父母は、婚姻して日本で生活し、その後いずれも帰化して日本国籍となった。2013年3月に、米国における主に短期の商用を目的とするB1ビザを取得した。2014年に日本で子(日本国籍)をもうけ、日本で生活していたが、2017年7月に子を連れて渡米し(本件渡米)、同年12月には、母を代表者とする法人を設立した(本件法人)。本件法人は、2018年9月にレストランの事業譲渡を受け、同年11月に同レストランのフランチャイズ契約を締結した。父母は、投資等の事業を進めると同時に、米国での事業に必要なE2ビザの取得手続を進めていた。2019年2月に父母は子を連れて来日し(2月来日)、同月、父母の出生地である海外の地域(A)に里帰りした。同年4月18日、父は母に告げることなく、子を連れてAから日本に渡航した(本件来日)。現在、父は、日本で稼働しており、子(5歳)は日本で保育園に通っている。母は、201912月、東京家裁に対し、子を米国に返還するよう求める本件申立てをした。

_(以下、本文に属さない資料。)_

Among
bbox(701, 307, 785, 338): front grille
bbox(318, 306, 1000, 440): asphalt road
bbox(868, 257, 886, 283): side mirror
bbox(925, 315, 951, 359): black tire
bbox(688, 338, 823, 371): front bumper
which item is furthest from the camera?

原審は、子の常居所地国の認定につき、子が幼い場合には、当該居所の定住に向けた両親の意図を考慮して判断するのが相当とし、本件渡米は父母が米国で事業を行うことを具体的に計画・実施したものであること、事業実現に向けて行動し、E2ビザの取得手続を進めてきたこと等に照らすと、本件渡米は、米国での投資等の事業を成功させるまでの相当長期間にわたって居住する目的で行われたものというべきとした。また、本件渡米から2月来日までの約1年7か月の間、子は、米国において、健康保険に加入し、幼稚園に通い、英語を使用して生活しており、子は、相当長期間、米国で安定的に生活していたと認められるから、子の常居所地国は米国であるとした。その上で、父母及び子には米国での在留資格がなく、子を米国で監護することが困難なので、子を返還することにより子の心身に害悪を及ぼしその他子を耐え難い状況に置くこととなる重大な危険があるとの主張に対し、父母も子もビザ免除プログラム(ESTAの申請)により適法に米国に入国又は滞在することが可能であること等に照らすと、ハーグ条約実施法28条1項4号の「重大な危険」を生じさせることにはならないとし、母による子の返還の申立てを認容した。これに対して、父が即時抗告をした。

決定の概要

原審の認定判断をほぼ全面的に是認し、「少なくとも本件法人がレストランの事業譲渡を受けてその経営を開始した後は、米国に相当長期に滞在する意図であったことが認められ、このような両親の意図に基づき」、子は、「本件渡米から2月来日までの約1年7か月の相当長期間米国に滞在し、その間、住居や幼稚園等、安定した生活環境の下で養育されてきたことを考慮すると、本件子の常居所地は米国であったことが明らかである。」とし、「重大な危険」も認められないとして、父の抗告を棄却した。(KI)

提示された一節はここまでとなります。